The country's import bill is rising sharply once again. The reasons are a weak rupee, rising global prices of gold and crude oil, and continued dependence on imported electronic components. This resulted in a widening trade deficit of $41.68 billion in October. The weak rupee is the biggest reason for India's rising import burden. A depreciating currency means India has to spend more to purchase the same amount of foreign goods. Since the country imports large quantities of crude oil, gold, and electronic components, even a slight decline in the rupee increases the total import bill.
The rupee plummeted to an all-time low of below 90 against the US dollar on December 3 and emerged as the worst performing Asian currency.

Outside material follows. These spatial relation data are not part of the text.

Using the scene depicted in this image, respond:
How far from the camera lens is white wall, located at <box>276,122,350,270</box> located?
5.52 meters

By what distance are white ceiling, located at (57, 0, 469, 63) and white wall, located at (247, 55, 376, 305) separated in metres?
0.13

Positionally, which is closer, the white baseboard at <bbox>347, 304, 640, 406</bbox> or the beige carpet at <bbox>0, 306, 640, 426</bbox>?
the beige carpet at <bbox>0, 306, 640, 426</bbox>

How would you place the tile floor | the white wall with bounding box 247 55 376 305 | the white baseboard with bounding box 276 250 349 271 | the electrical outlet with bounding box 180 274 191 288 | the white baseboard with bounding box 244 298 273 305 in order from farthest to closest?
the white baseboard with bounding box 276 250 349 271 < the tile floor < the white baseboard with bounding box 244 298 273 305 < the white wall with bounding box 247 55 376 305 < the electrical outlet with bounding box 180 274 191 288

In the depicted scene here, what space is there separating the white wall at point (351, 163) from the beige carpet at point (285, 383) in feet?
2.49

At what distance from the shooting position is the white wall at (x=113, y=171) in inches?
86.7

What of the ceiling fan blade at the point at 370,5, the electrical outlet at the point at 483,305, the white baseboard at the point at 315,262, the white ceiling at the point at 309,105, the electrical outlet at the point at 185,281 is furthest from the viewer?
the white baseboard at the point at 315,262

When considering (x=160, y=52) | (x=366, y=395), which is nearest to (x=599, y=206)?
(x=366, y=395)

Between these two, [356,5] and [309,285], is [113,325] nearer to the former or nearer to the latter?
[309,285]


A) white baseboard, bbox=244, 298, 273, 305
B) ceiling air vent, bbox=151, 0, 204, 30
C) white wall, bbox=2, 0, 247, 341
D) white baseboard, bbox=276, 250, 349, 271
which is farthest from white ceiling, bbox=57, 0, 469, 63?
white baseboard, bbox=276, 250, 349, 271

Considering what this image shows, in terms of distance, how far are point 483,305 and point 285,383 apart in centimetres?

Global gold prices have risen amid inter-national tensions and economic uncertainty. Domestic prices have fallen slightly to ₹1.33 lakh per 10 grams due to a decline in local demand. The rise in international prices means India is paying more dollars for the same amount of gold, increasing its overall import bill.
Around a dozen electronics companies imported parts and products worth over ₹1.21 lakh crore in 2024-25. This is a 13% increase from the previous year.
Crude oil continues to be the biggest burden on the import bill, even when oil prices remain normal. India imports more than 85% of its crude oil needs. While prices hovering around $63-64 per barrel may make the overall price seem manageable, a weak rupee increases costs exponentially.